Bitdeer's AI Pivot Drives Q4 Profitability, Masks Underlying Concerns
Event summary
- Bitdeer Technologies Group reported Q4 2025 revenue of US$224.8 million, a significant increase from US$69.0 million in Q4 2024.
- The company swung to a net profit of US$70.5 million in Q4 2025, reversing a US$531.9 million net loss in the prior year.
- Adjusted EBITDA turned positive at US$31.2 million, compared to negative US$4.32 million in Q4 2024.

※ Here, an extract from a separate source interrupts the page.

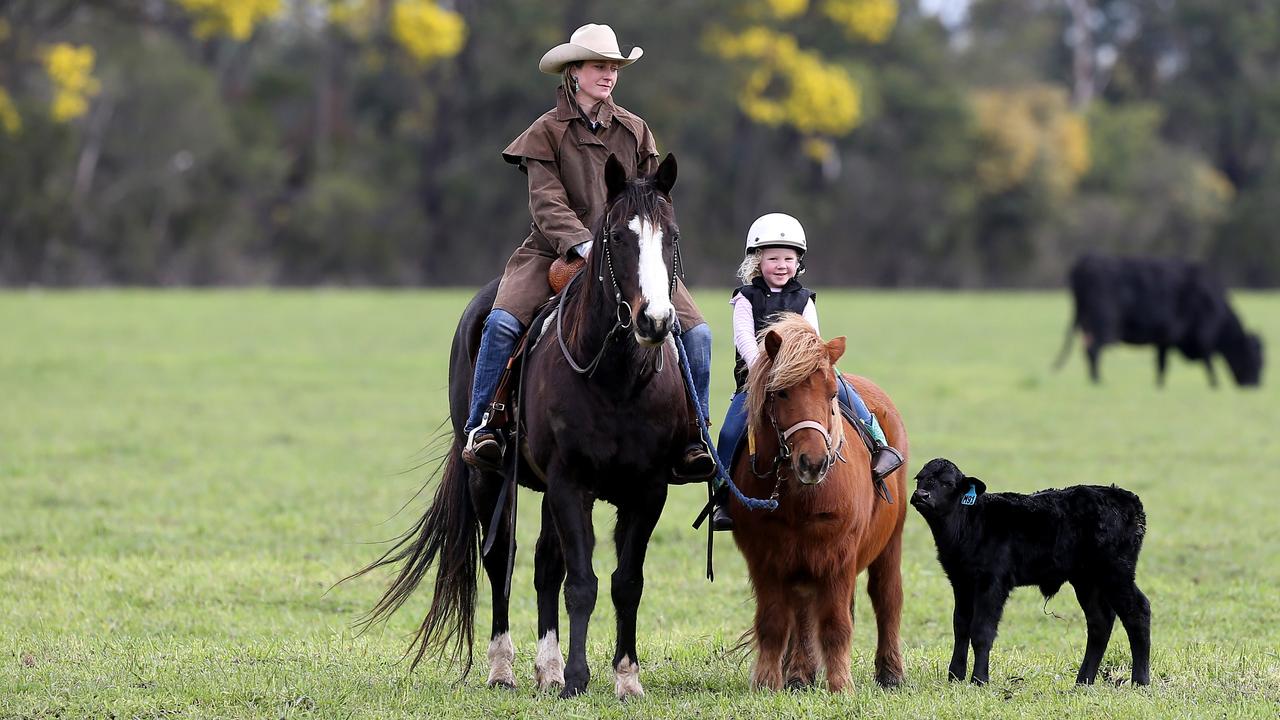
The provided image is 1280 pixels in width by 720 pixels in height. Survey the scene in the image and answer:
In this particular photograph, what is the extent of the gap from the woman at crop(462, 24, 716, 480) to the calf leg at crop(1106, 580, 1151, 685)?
1872 millimetres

- Bitdeer is shifting its strategy towards high-performance compute infrastructure and colocation services, leveraging a 3.0 GW power portfolio.
The big picture
Bitdeer's dramatic turnaround in profitability is largely attributable to favorable cryptocurrency market conditions and a strategic pivot towards AI infrastructure. However, the company's reliance on a concentrated power portfolio and the volatility of cryptocurrency markets create significant risks. The shift towards colocation, while aiming for higher margins, introduces new dependencies on hyperscalers and exposes Bitdeer to competition from established data center operators.
What we're watching
- AI Demand
- The sustainability of Bitdeer’s AI infrastructure strategy hinges on the continued imbalance between supply and demand, and whether hyperscalers will consistently prioritize their capacity.
- Power Costs
- Rising electricity costs, as evidenced by the $46/MWh average in Q4, could erode Bitdeer’s profitability if they outpace revenue growth from AI services.
- Capital Efficiency
- Bitdeer's success in monetizing its power assets through colocation versus GPU-as-a-service will determine the long-term capital efficiency of its infrastructure investments.